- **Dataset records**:
____
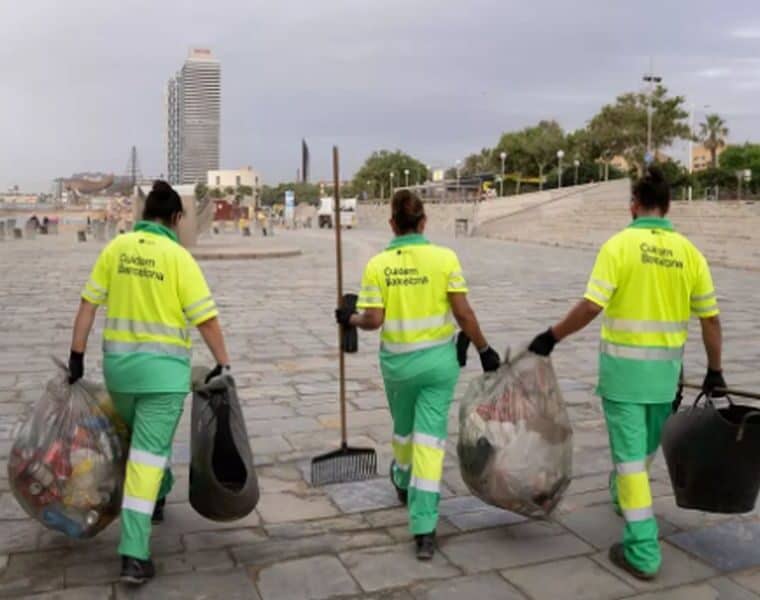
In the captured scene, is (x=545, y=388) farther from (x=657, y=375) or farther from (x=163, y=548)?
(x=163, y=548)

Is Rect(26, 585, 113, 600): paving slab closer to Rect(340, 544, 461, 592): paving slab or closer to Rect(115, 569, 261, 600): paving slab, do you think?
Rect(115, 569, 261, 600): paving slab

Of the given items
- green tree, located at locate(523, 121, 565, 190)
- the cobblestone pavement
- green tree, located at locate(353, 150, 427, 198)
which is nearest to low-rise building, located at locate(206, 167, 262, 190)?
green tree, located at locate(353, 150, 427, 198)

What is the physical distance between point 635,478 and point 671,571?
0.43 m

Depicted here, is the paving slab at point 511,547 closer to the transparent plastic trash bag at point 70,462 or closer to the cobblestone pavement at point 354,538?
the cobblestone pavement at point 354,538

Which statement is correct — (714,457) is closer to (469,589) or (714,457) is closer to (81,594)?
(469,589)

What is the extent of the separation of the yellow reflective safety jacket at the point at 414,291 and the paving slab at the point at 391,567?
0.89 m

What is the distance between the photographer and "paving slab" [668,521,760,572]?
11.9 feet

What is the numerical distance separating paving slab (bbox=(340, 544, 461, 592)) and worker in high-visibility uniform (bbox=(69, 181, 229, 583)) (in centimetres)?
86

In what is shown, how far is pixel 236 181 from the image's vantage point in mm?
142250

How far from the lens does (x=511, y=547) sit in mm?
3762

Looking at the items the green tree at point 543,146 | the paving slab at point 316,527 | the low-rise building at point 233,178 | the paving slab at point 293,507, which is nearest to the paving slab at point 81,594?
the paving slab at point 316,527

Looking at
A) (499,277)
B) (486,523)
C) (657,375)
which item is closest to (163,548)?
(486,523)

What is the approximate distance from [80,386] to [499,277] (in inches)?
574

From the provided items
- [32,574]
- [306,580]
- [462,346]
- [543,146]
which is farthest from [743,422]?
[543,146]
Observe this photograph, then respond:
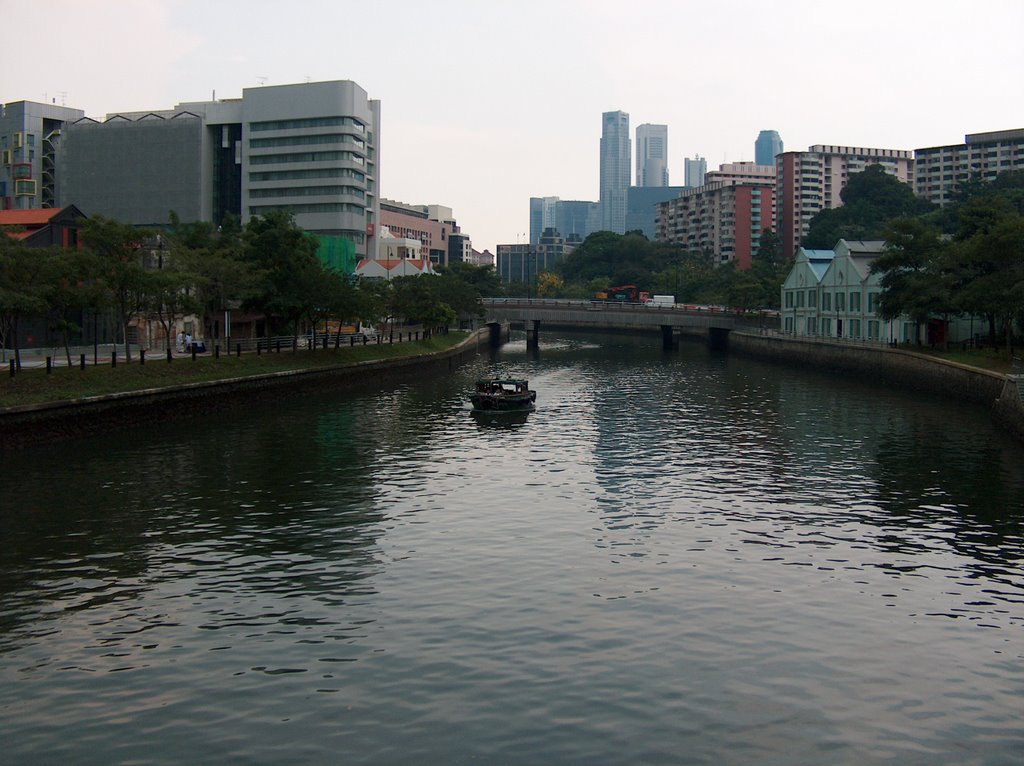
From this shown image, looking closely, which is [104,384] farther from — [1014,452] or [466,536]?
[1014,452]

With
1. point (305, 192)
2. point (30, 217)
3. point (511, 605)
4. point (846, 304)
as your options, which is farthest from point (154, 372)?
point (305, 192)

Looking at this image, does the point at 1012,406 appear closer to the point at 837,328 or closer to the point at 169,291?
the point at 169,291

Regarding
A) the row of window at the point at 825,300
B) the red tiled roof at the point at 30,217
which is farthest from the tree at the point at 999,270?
____
- **Problem**:
Rewrite all the rows above, replacing "transparent plastic trash bag" with "clear plastic garbage bag" and keeping everything else the same. Leave the pictures out.

- **Task solution**:
In the captured scene, is (x=545, y=388) farther from (x=657, y=375) or farther from (x=163, y=548)?
(x=163, y=548)

Is Rect(26, 585, 113, 600): paving slab closer to Rect(340, 544, 461, 592): paving slab or closer to Rect(115, 569, 261, 600): paving slab, do you think?
Rect(115, 569, 261, 600): paving slab

Of the given items
- green tree, located at locate(523, 121, 565, 190)
- the cobblestone pavement
- green tree, located at locate(353, 150, 427, 198)
which is nearest to low-rise building, located at locate(206, 167, 262, 190)?
green tree, located at locate(353, 150, 427, 198)

What is the physical distance between point 635,478 and point 671,571?
0.43 m

Depicted here, is the paving slab at point 511,547 closer to the clear plastic garbage bag at point 70,462 or closer to the cobblestone pavement at point 354,538?
the cobblestone pavement at point 354,538

Which statement is correct — (714,457) is closer to (469,589) or (714,457) is closer to (81,594)?
(469,589)

What is the extent of the separation of the yellow reflective safety jacket at the point at 414,291 and the paving slab at the point at 391,567?
0.89 m

What is the distance between the photographer and "paving slab" [668,521,760,572]?
11.9 feet

What is the numerical distance separating paving slab (bbox=(340, 544, 461, 592)) and worker in high-visibility uniform (bbox=(69, 181, 229, 583)) (in centimetres)?
86

In what is shown, how far is pixel 236 181 from the image's vantage point in mm?
142250

How far from the lens does (x=511, y=547) sit in mm?
3762

Looking at the items the green tree at point 543,146 | the paving slab at point 316,527 | the low-rise building at point 233,178 | the paving slab at point 293,507, which is nearest to the paving slab at point 81,594?
the paving slab at point 316,527

Looking at
A) (499,277)
B) (486,523)
C) (657,375)
which item is closest to (163,548)?
(486,523)

What is the approximate distance from [80,386] to [499,277] (in inches)?
574

From the provided items
- [32,574]
- [306,580]
- [462,346]
- [543,146]
which is farthest from [743,422]?
[543,146]
Observe this photograph, then respond:
From this shown image, looking closely, which is [104,384] farther from — [1014,452] or [466,536]?
[1014,452]

With
1. point (305, 192)
2. point (30, 217)
3. point (511, 605)
4. point (846, 304)
as your options, which is farthest from point (154, 372)?
point (305, 192)

Looking at this image, does the point at 1012,406 appear closer to the point at 837,328 or closer to the point at 169,291?
the point at 169,291

Regarding
A) the row of window at the point at 825,300
B) the red tiled roof at the point at 30,217
which is farthest from the tree at the point at 999,270?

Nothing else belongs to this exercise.